AE 16: Conditions for logistic regression

Published

November 15, 2023

Important

Go to the course GitHub organization and locate your ae-16 repo to get started.Render, commit, and push your responses to GitHub by the end of class.

Render, commit, and push your responses to GitHub by the end of class. The responses are due in your GitHub repo no later than Saturday, November 18 at 11:59pm.

Packages

library(tidyverse)
library(tidymodels)
library(knitr)
library(NHANES)

Today’s data is the nhanes_adult data set derived from the NHANES data set in the NHANES R package. It contains information for U.S. adults (age 18+) who participated in the 2009 - 2010 and 2011 - 2012 years of the National Health and Nutrition Examination Survey (NHANES). You can find details about how participants are selected on the CDC website.

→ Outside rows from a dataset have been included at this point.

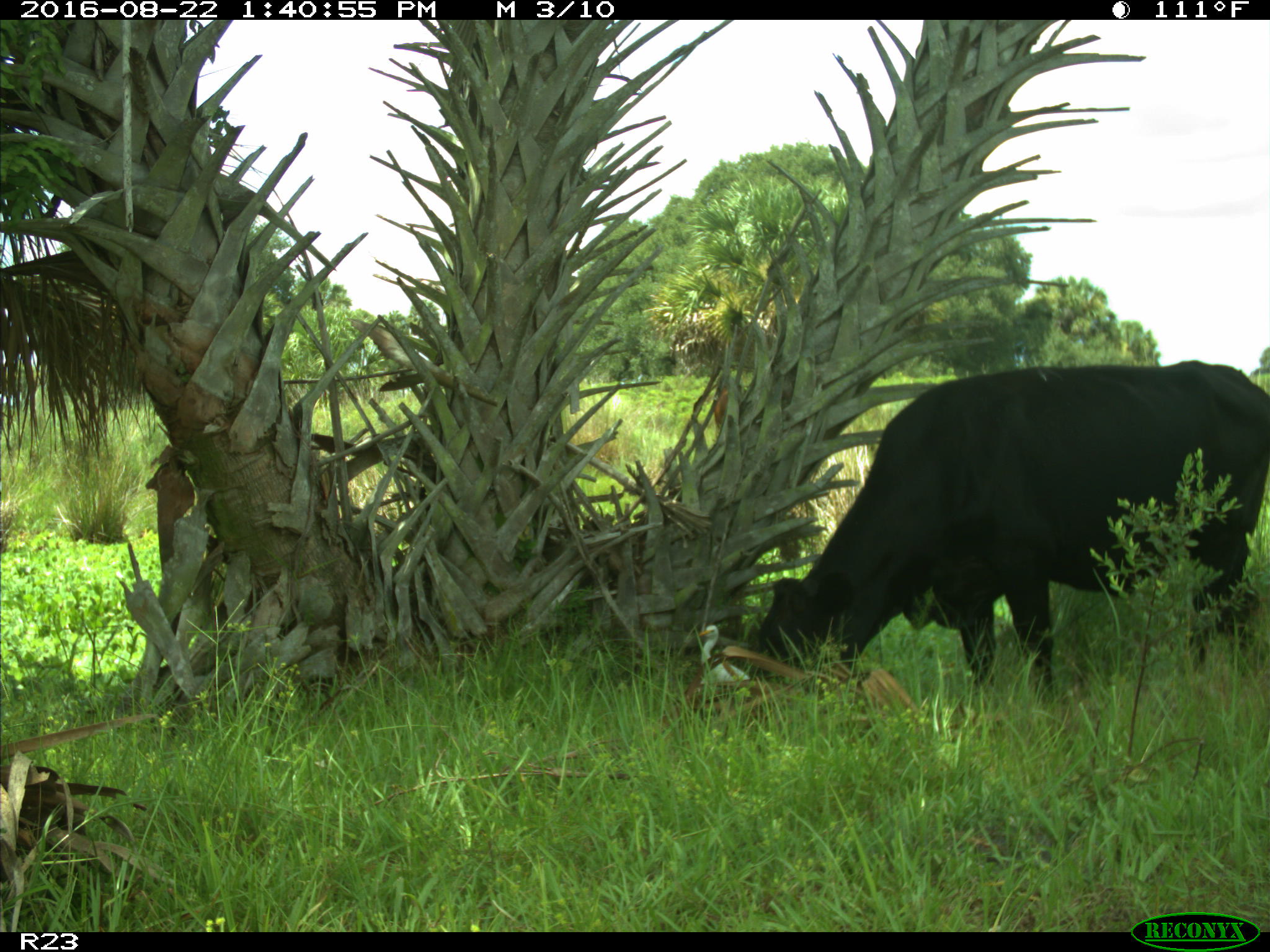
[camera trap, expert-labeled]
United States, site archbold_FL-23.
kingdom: Animalia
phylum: Chordata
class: Mammalia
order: Artiodactyla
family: Bovidae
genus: Bos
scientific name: Bos taurus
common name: domestic cow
Bos taurus (domestic cow).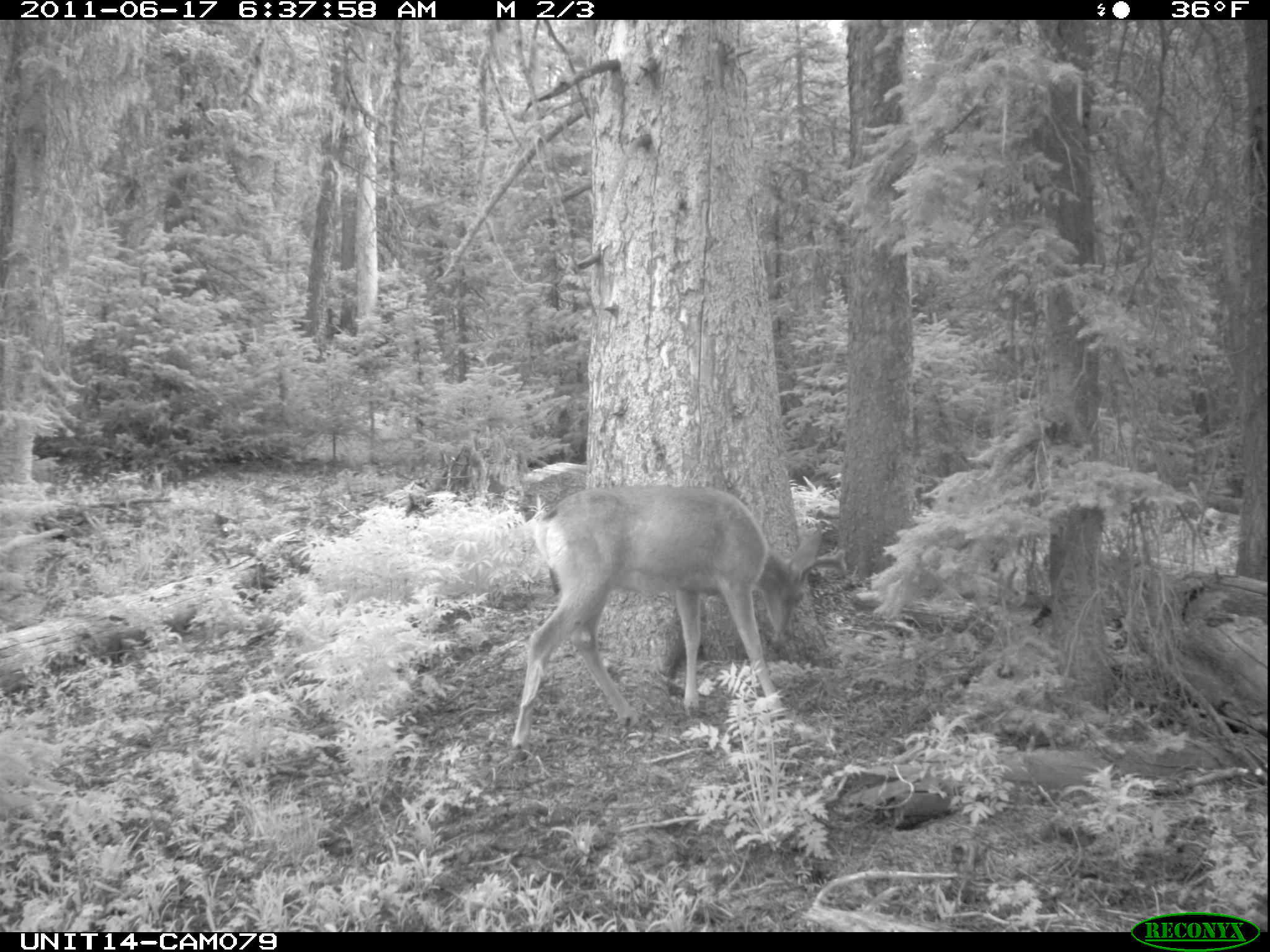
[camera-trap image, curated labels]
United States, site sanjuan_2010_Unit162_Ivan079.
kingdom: Animalia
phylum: Chordata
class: Mammalia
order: Artiodactyla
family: Cervidae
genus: Odocoileus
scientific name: Odocoileus hemionus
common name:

We will use the following variables:

  • HealthGen: Self-reported rating of participant’s health in general. Excellent, Vgood, Good, Fair, or Poor.

  • Age: Age at time of screening (in years). Participants 80 or older were recorded as 80.

  • PhysActive: Participant does moderate to vigorous-intensity sports, fitness or recreational activities.

nhanes_adult <- read_csv("data/nhanes-adult.csv")

The goal of this AE is to check the conditions for a model that uses age and physical activity to understand the odds an adult in the United States rates their health as “excellent”.

Tip

Click here to see notes on conditions for logistic regression.

  1. Create a new variable called HealthExcellent that takes the value 1 if HealthGen = “Excellent” and 0 otherwise. Make a table showing the distribution of HealthExcellent.
# add code
  1. Calculate the empirical logit of HealthExcellent == 1 for each level of PhysActive. Then describe what the empirical logit means in the context of the data.
# add code
  1. Check the model conditions for a logistic regression model that uses age and physical activity to understand the odds an adult in the United States rates their health as “excellent”.

    State whether each condition is satisfied and briefly explain your response.
    • Linearity

    • Randomness

    • Independence

Tip

You can make the plots to check linearity “manually” using ggplot or using the functions from the Stat2Data package.

If you use the Stat2Data package, you need to add library(Stat2Data) to the load-packages code chunk at the top of the document. You may also need to install the package by running the code below in the console.

install.packages("Stat2Data")

Submission

Important

To submit the AE:

  • Render the document to produce the PDF with all of your work from today’s class.
  • Push all your work to your ae-16 repo on GitHub. (You do not submit AEs on Gradescope).